Infinitely Losing My Edge
Yeah, I'm losing my edge.
I'm losing my edge.
The kids are coming up from behind.
I'm losing my edge.
I'm losing my edge to the kids from Eritrea and from Cairo.
But I was there.
I was there in 1962.
I was there at the first Guess Who show in Winnipeg.
I'm losing my edge.
I'm losing my edge to the kids whose footsteps I hear when they get on the decks.
I'm losing my edge to the internet seekers who can tell me every member of every good group from 1961 to 1972.
I'm losing my edge.
To all the kids in Delhi and Philadelphia.
I'm losing my edge to the art-school Tokyo kids in little jackets and borrowed nostalgia for the unremembered nineties.
I'm losing my edge.
I'm losing my edge.
I can hear the footsteps every night on the decks.
But I was there.
I was there in 1971 at the first Big Star practice in a loft in Memphis.
I was working on the linndrum sounds with much patience.
I was there when Captain Beefheart started up his first band.
I told him, "Don't do it that way. You'll never make a dime."
I was there.
I was the first guy playing Eyeless In Gaza to the funk kids.
I played it at the 40 Watt.
Everybody thought I was crazy.
We all know.
I was there.
I was there.
I've never been wrong.
But I'm losing my edge to better-looking people with better ideas and more talent.
And they're actually really, really nice.
I'm losing my edge.
I heard you have a compilation of every good song ever done by anybody.
Every great song by Tears for Fears. All the underground hits.
All Gregory Isaacs tracks. I heard you have a vinyl of every Godley & Creme record on German import.
I heard that you have a white label of every seminal disco hit - 1985, '86, '87.
I heard that you have a CD compilation of every good '70s cut and another box set from the '80s.

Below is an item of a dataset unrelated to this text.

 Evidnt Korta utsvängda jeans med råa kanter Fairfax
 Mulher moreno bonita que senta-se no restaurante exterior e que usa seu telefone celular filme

I hear you're buying a snare and a 808 and are throwing your macbook out the window because you want to make something real. You want to make a The Happenings record.
I hear that you and your band have sold your harpsichord and bought a chamberlin.
I hear that you and your band have sold your chamberlin and bought a harpsichord.
I hear everybody that you know is more relevant than everybody that I know.
But have you seen my records?
Pantaleimon,
Wire,
The Happenings,
Gang Starr,
The Shadows of Knight,
Henry Cow,
H. Thieme,
Das Ding,
Chris Corsano,
Gian Franco Pienzio,
Avey Tare,
Scott Walker + Sunn O))),
The Gories,
Soft Machine,
Duran Duran,
Harpers Bizarre,
London Community Gospel Choir,
Dorothy Ashby,
Rites of Spring,
Aaron Thompson,
Ludus,
Inner City,
Big Daddy Kane,
Angry Samoans,
Althea and Donna,
La Düsseldorf,
Boz Scaggs,
Neu!,
Ponytail,
MC5,
Minnie Riperton,
The Sonics,
Erasure,
Jandek,
The Martian,
Peter and Kerry,
Symarip,
Interpol,
Chrome,
Marine Girls,
Minor Threat,
Eddi Front,
The Count Five,
Tommy Roe,
Kerri Chandler,
Lower 48,
Derrick May,
Anakelly,
Glambeats Corp.,
Moss Icon,
Shoche,
Black Sheep,
Donald Byrd,
The Slackers,
Lebanon Hanover,
Sexual Harrassment,
The Kinks,
Royal Trux,
Joyce Sims,
The Cosmic Jokers,
Man Eating Sloth,
Scion,
Blossom Toes, Blossom Toes, Blossom Toes, Blossom Toes.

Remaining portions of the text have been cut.